Il mito della conduttura del latte.

Testo e fotografia di Vincenzo Battista.

L’opulenza dei ricchi pascoli, la “celebrazione” dell’abbondanza, la ricchezza dell’allevamento transumante bovino e ovino con le grandi produzioni di latte avevano creato il mito di una conduttura, in ceramica raccontano, una leggendaria condotta che scendeva e trasportava il latte munto dal villaggio d’altura delle Pagliare, ubicato a 950 metri sui grandi pianori sirentini, fin sotto l’abitato di Tione degli Abruzzi (580 m.) nel solco del fiume Aterno, scomparso alle nostre spalle, quando con l’elicottero in quota planiamo e superiamo il rilievo di colle Alto, la grande barriera boschiva. Davanti le immense praterie dei piani di Iano e di valle Bovacchia, con i pozzi in pietra di raccolta delle acque, i laghi carsici, le mandrie al pascolo, la lunga parete nord del massiccio del Sirente sullo sfondo, il villaggio delle Pagliare di Tione all’estremità, ai margini delle aree di pascolo e la chiesa della Trinità, il santuario, isolato, su una deserta carrareccia, di collegamento, poco distante dalla via che conduce all’abitato, che da lì a poco si animerà con decine di persone in processione con i cesti della devozione, il pane benedetto della SS. Trinità. La chiesa era custodita da un’eremita, raccontano, e prima della seconda guerra si svolgeva una fiera intorno all’edificio religioso databile ai primi decenni del XVI secolo, mentre le funzioni religiose che si celebravano erano legate alla benedizione dei terreni, prima della trebbiatura. Nella processione, inoltre, viene ancora esposta la Croce del 1545, in rame dorato con crocifisso in argento del maestro orafo Vincenzo Goberna.

 

Ecco il “ritratto” infine, la cronaca della processione della Trinità nelle Pagliare di Tione degli Abruzzi, dello scrittore Massimo Lelj (nato a Tione nel 1888, e lì vissuto sino all’infanzia), in “Stagioni al Sirente”, libro edito nel 1933.

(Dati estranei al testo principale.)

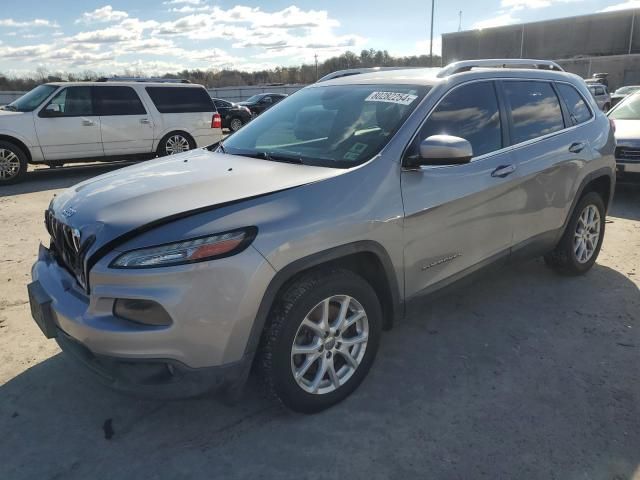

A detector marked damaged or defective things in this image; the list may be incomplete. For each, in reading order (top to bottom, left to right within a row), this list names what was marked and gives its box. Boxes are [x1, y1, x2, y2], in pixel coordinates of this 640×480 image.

crumpled hood [612, 118, 640, 144]
crumpled hood [51, 149, 344, 251]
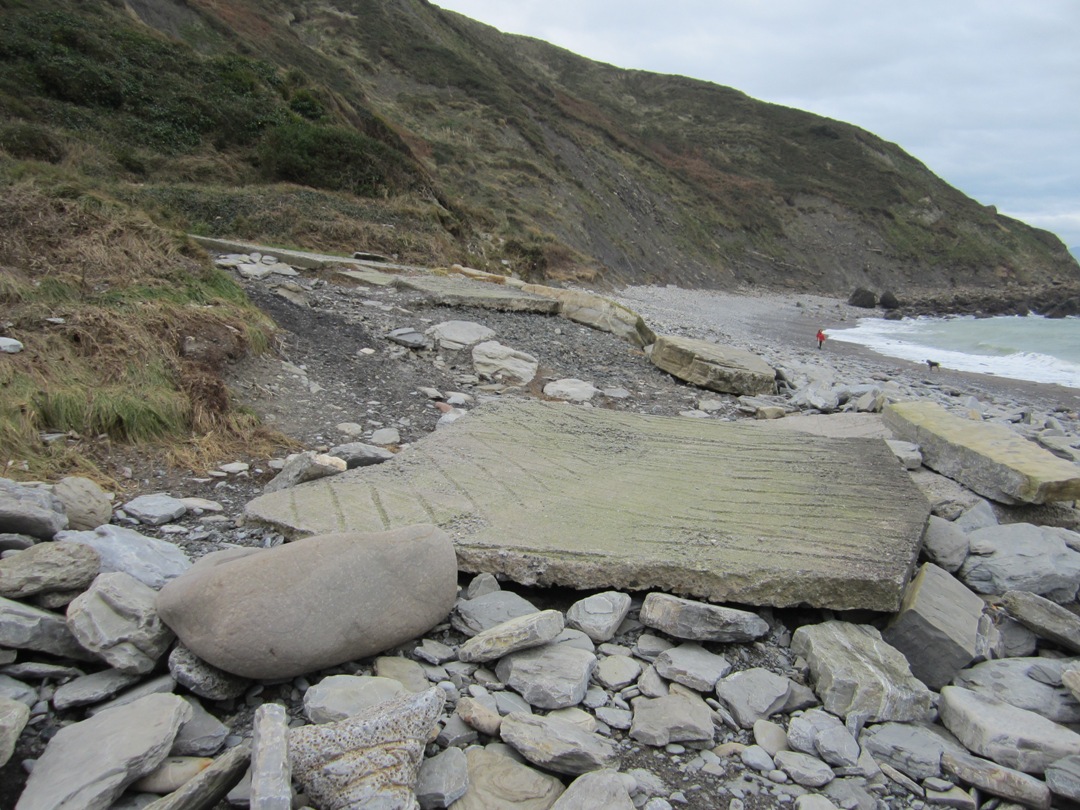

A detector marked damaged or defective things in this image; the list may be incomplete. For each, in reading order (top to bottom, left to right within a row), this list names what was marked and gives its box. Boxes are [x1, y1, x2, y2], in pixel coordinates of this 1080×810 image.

cracked concrete slab [243, 399, 928, 609]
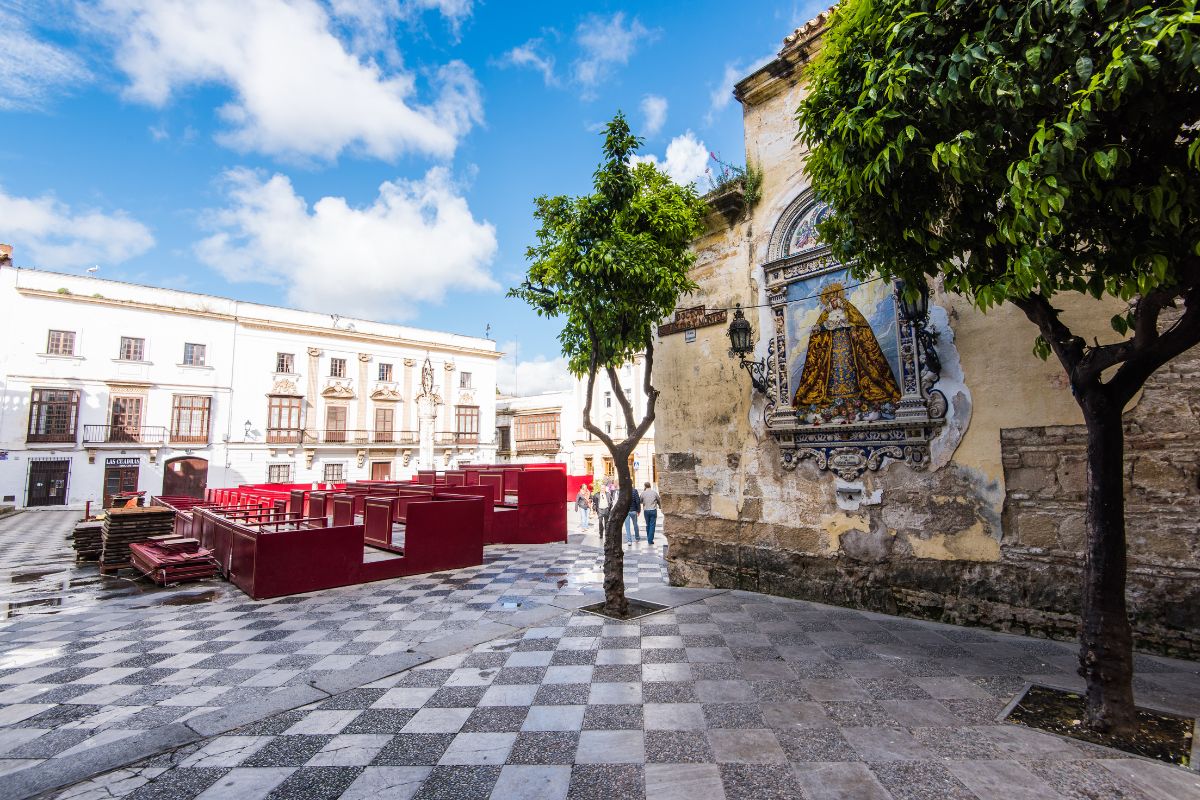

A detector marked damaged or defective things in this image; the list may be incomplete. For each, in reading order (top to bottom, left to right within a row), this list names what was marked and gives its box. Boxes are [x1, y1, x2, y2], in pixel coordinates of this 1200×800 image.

peeling plaster wall [656, 36, 1200, 656]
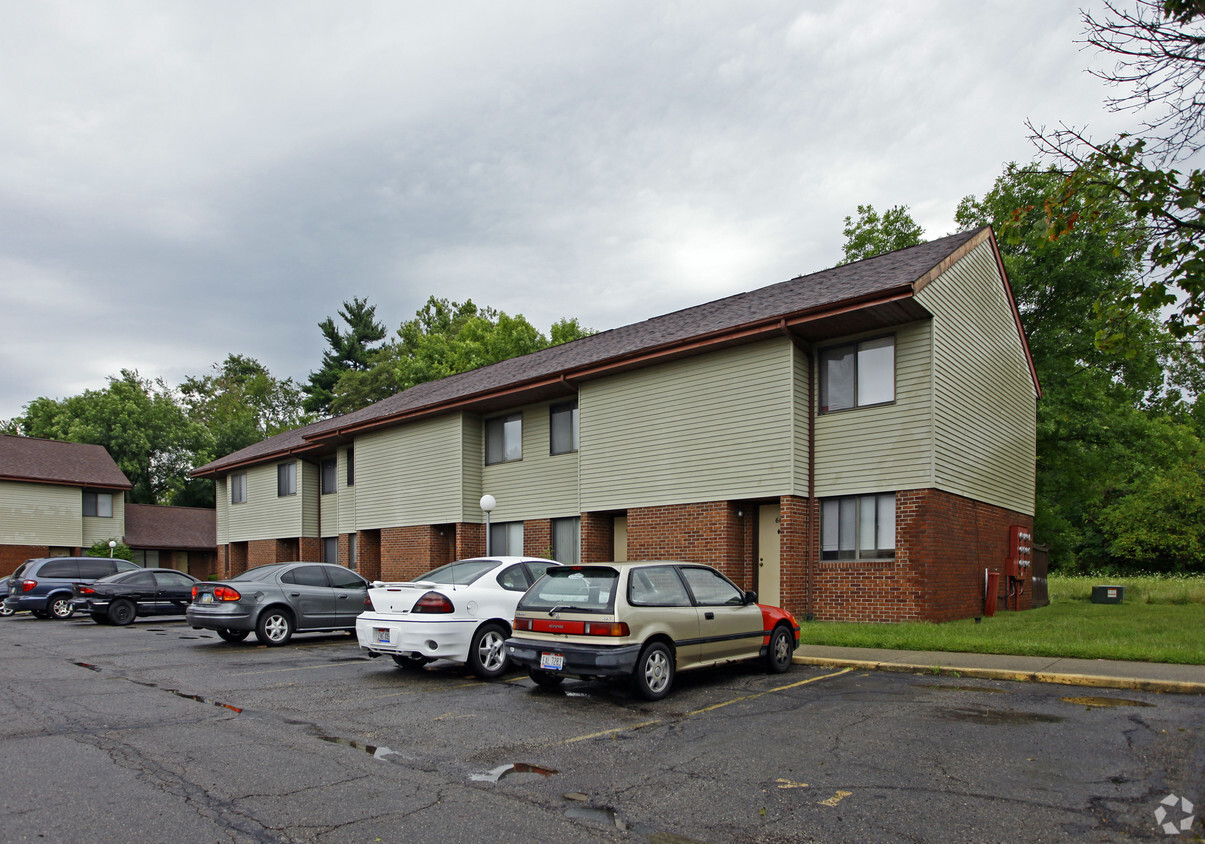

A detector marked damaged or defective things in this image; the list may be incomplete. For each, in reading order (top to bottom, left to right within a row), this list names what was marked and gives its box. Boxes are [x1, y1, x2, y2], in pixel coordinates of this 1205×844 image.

cracked parking lot [0, 612, 1200, 844]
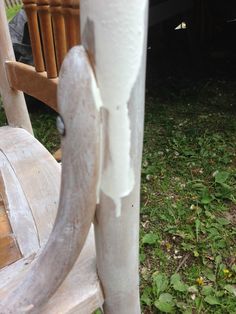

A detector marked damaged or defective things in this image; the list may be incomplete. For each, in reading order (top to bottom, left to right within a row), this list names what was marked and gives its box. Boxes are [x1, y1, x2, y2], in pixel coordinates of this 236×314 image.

peeling white paint [80, 0, 146, 216]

“… Quando tutti sarebbe giunti lassù, dopo quattro ore di ascensione, preceduti dal sagrestanello, in veste azzurra e cotta, col crocefisso d’argento massiccio cesellato; preceduti dalla faccia rubiconda e rasata del parroco, che sarebbe sbucata come un trofeo sorridente dalla massa d’argento e di seta dei paramenti e dalla sua corposa persona, trasportata da un asinello insellato; attorniato dagli stendardi leggeri di broccato sventolanti l’immagine della Madonna Santissima della Trinitˆ, e seguiti da una retroguardia di somari con le selle e i capezzoni conservato e odoroso, somari cavalcati da canonici, da giovinetti, da villereccie matrone che, di tanto in tanto, avrebbero levato un grido, perché  gli asini, come le capre, sogliono ostinarsi a camminare sul ciglio dei burroni. Allora si celebrava la messa parata nella chiesetta della Trinitˆ che teneva sotto la sua protezione la pagliara e le terre della montagna. E dopo la messa, i prelati e personaggi locali celebravano un pranzo durante il quale i maccheroni alla chitarra, il vino e l’aria fina tiravano fuori gli umori nascosti della brigata. Allora le famiglie sedevano attorno ad una tovaglia spiegata sull’erba nuova del pendio, ove sorgeva la chiesetta; gli asini, legati ai primi alberi del bosco, si pavoneggiavano, con quelle sette addosso, pascolavano e ragliavano, inebriati dagli odori; le fanciulle tornavano con le braccia colme di margheritoni gialli, di campanelle e di fiori ignoti, che nascevano nel giardino del Sirente, insieme con le erbe misteriose le quali servivano per curare la sciatica e il mal di petto e magari per fare uno di quei filtri che le donne chiamavano la legazione. Dalla prateria giungevano gli ultimi colpi dei cacciatori di allodole. Intanto le porte chiuse erano state spalancate, nei casolari riardeva il fuoco e dalla chiesa si vedevano i camini fumare in massa. Così le pagliare ripigliavano fiato…”.

 

La processione si dirige al santuario della Trinità, poco distante dal villaggio delle Pagliare di Tione degli Abruzzi.